Model Architecture and Training¶
The model architecture we used was references from different examples online such as the TensorFlow blog and the example from pico-tflmicro GitHub repository.
The input of the model was made to match that of the final mel spectrogram matrix that comprises the spectrograms for each individual channel and their difference. There are 3 main layers to the model as shown in the code below. The output layer returns four values which make up two sine and cosine pairs to give us the polar and azimuthal angles.
When we tried to load this model on the RP2040 using the pico-tflmicro library provided by Raspberry Pi, we faced two main problems. The first problem was that LeakyReLU is not an operation that the version of pico-tflmicro we were using supports. The second problem was that when we actually were able to compile the model, we got a Panic from the board debugger saying that we ran out of memory. To solve these problems, we replaced the LeakyReLU operation with a regular ReLU which pico-tflmicro does support. We then removed BatchNormalization as it takes up memory during inference and the degree to which it improves convergence was not significant. We also removed the Dropout operation as its task is to prevent overfitting but our dataset was already very diverse. Below is our final model architecture.
Running the Model on the RP2040 using pico-tflmicro¶
Once the model was loaded onto the RP2040, our focus shifted to real-time audio capture and processing.

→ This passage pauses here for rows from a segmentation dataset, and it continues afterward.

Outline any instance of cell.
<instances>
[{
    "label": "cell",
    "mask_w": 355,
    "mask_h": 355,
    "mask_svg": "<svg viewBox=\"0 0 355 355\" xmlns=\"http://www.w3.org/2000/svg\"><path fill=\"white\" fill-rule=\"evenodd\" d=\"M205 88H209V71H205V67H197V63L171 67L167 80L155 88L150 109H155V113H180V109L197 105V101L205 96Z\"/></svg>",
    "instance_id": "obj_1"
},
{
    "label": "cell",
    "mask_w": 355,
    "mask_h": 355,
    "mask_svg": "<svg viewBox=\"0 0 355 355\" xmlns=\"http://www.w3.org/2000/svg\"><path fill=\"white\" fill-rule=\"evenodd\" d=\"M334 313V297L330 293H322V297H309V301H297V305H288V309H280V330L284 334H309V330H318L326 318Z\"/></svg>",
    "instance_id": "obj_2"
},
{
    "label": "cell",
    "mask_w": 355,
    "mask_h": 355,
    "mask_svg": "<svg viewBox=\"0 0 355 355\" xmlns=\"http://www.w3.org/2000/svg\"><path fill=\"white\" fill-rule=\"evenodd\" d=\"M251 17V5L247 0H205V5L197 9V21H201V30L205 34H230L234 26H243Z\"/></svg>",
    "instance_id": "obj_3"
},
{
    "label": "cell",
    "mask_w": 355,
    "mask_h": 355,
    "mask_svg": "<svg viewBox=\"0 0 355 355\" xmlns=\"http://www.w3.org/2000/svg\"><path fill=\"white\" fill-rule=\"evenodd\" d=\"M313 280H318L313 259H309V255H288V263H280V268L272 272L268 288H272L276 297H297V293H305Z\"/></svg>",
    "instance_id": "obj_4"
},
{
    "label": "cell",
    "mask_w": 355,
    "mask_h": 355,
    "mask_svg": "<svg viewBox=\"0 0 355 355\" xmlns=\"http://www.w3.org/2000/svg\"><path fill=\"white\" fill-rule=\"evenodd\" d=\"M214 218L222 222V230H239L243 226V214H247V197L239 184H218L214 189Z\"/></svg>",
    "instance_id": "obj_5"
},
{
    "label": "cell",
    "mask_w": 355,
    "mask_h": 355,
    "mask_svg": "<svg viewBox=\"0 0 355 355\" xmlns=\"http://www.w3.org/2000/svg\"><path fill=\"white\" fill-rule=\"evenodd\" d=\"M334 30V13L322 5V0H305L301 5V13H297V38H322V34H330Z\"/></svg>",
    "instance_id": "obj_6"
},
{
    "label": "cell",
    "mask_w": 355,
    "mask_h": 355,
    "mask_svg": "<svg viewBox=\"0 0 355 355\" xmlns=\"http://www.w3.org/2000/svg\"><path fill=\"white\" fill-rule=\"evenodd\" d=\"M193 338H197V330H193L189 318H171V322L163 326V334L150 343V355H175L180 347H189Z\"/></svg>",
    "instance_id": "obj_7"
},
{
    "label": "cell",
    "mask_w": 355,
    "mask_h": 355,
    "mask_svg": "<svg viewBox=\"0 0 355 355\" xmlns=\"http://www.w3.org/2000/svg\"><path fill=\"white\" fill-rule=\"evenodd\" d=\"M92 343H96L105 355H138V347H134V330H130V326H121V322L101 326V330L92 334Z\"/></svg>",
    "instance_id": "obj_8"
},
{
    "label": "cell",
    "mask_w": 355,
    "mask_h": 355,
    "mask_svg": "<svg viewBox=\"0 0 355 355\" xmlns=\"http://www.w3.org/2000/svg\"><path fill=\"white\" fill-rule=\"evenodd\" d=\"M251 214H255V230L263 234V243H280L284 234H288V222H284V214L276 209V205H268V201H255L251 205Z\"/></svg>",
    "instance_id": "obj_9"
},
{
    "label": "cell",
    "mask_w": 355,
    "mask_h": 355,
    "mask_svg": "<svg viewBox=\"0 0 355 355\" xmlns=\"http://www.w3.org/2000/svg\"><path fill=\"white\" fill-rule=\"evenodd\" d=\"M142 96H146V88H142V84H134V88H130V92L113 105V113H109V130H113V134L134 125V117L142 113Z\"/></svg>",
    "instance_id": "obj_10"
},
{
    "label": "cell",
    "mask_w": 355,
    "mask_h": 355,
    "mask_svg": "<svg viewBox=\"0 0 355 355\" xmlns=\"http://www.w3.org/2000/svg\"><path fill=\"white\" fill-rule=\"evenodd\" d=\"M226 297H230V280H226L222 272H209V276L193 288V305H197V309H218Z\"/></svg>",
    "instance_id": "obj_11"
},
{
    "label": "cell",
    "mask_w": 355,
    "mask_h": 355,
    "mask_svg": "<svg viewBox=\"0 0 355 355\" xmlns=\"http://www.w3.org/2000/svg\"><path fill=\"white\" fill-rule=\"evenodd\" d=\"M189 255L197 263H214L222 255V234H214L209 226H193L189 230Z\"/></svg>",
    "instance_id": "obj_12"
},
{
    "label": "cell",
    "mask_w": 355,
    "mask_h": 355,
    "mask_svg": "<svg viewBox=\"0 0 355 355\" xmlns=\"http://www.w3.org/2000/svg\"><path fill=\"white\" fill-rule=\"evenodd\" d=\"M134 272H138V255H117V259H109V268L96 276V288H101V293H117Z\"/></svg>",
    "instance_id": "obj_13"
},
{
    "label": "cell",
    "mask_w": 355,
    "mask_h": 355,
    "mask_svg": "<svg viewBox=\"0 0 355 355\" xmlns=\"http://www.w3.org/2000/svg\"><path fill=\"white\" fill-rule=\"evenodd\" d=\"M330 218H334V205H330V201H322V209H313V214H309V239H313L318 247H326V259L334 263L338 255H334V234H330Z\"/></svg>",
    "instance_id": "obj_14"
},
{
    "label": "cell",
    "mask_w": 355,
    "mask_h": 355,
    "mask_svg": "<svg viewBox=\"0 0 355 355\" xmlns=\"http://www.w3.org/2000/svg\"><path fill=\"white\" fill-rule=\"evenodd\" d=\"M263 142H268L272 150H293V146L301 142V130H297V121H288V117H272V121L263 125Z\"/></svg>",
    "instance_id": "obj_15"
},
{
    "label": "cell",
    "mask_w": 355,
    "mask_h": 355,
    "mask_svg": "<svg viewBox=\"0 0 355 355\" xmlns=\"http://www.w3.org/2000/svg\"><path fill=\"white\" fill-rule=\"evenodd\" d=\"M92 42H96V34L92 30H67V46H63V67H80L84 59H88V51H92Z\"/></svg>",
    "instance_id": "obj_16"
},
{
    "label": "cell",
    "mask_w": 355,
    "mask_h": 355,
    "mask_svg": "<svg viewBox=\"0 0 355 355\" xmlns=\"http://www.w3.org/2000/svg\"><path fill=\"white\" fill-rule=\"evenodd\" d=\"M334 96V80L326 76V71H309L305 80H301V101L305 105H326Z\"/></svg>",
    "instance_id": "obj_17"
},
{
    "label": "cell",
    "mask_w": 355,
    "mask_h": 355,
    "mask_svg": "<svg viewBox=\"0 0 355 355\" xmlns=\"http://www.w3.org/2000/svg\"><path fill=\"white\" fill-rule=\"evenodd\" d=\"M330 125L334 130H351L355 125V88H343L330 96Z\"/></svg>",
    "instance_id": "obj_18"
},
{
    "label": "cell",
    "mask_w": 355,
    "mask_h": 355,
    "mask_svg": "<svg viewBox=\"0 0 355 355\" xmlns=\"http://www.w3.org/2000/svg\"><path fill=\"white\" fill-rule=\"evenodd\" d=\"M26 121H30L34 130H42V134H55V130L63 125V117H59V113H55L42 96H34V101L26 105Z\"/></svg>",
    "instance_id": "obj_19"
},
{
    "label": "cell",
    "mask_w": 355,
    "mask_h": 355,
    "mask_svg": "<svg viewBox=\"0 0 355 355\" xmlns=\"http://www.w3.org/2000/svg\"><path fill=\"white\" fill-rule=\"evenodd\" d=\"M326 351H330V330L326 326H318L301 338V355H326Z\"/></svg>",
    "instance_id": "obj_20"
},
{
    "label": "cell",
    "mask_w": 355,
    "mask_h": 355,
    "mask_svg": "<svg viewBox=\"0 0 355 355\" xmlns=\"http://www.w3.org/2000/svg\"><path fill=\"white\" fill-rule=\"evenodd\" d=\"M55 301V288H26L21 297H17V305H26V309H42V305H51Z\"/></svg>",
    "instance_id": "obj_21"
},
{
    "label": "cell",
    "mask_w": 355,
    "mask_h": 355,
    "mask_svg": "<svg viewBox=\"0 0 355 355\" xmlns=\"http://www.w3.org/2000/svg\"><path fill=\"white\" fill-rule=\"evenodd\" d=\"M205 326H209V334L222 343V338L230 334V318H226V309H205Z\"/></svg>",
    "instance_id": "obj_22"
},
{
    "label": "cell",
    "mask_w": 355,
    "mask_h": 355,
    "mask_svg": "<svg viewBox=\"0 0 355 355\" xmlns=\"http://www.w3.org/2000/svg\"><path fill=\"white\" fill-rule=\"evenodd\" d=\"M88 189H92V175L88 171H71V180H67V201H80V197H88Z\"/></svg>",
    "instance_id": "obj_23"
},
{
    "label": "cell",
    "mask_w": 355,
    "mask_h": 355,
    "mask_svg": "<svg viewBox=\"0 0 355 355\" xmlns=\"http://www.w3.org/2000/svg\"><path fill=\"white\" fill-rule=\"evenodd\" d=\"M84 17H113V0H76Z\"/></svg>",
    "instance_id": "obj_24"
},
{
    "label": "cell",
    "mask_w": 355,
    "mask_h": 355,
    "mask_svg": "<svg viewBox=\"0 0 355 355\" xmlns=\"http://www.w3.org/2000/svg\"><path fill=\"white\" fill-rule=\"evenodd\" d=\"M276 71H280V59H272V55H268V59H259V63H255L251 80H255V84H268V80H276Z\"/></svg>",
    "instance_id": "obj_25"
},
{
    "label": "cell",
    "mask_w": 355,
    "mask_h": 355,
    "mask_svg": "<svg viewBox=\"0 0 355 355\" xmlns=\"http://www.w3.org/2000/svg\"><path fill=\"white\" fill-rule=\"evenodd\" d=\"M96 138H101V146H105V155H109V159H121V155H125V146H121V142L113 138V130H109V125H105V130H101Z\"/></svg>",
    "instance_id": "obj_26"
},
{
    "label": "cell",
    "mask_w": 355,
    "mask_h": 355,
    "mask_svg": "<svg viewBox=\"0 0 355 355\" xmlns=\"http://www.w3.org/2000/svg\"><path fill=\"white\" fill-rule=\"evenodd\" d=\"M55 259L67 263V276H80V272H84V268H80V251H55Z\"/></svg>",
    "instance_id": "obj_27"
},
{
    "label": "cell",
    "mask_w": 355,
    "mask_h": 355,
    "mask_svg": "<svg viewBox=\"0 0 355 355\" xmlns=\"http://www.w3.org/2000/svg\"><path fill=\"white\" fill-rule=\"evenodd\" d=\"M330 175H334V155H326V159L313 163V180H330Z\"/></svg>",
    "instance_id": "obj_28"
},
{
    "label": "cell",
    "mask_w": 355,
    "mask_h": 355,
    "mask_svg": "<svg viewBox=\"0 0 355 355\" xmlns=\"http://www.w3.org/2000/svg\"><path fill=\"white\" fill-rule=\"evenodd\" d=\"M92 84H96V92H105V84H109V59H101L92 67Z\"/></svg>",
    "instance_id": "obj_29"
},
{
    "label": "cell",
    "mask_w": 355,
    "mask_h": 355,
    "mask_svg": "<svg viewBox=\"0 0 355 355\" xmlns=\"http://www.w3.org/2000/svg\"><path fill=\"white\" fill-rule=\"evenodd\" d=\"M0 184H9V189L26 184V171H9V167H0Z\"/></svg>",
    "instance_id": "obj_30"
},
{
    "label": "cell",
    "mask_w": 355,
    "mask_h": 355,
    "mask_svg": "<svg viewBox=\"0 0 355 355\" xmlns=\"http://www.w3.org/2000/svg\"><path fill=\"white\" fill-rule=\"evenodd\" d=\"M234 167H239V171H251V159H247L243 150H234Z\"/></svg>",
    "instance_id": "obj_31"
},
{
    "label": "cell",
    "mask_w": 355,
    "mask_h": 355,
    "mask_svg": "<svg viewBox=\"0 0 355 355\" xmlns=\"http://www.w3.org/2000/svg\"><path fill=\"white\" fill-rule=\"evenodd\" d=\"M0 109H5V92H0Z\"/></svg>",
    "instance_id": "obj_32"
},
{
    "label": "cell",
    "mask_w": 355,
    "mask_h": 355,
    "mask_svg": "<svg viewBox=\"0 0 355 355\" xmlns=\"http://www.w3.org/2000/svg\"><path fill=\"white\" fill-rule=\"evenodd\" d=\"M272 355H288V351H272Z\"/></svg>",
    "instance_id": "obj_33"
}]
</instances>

We realized that the seamless data-handling provided by Python’s high-level libraries had shielded us from low-level hardware constraints. On the RP2040, we faced a major bottleneck: our training pipeline used float32 precision and 4096-sample FFT windows, but the RP2040’s lack of an FPU made floating-point DSP computationally expensive. Additionally, the CMSIS-DSP library on this hardware is restricted to smaller FFT sizes for efficiency. A move to the RP2350 would have solved these issues with its native FPU and expanded RAM, but due to time constraints, we pivoted to a hybrid architecture where the DSP is performed on a laptop, allowing the RP2040 to focus on inference.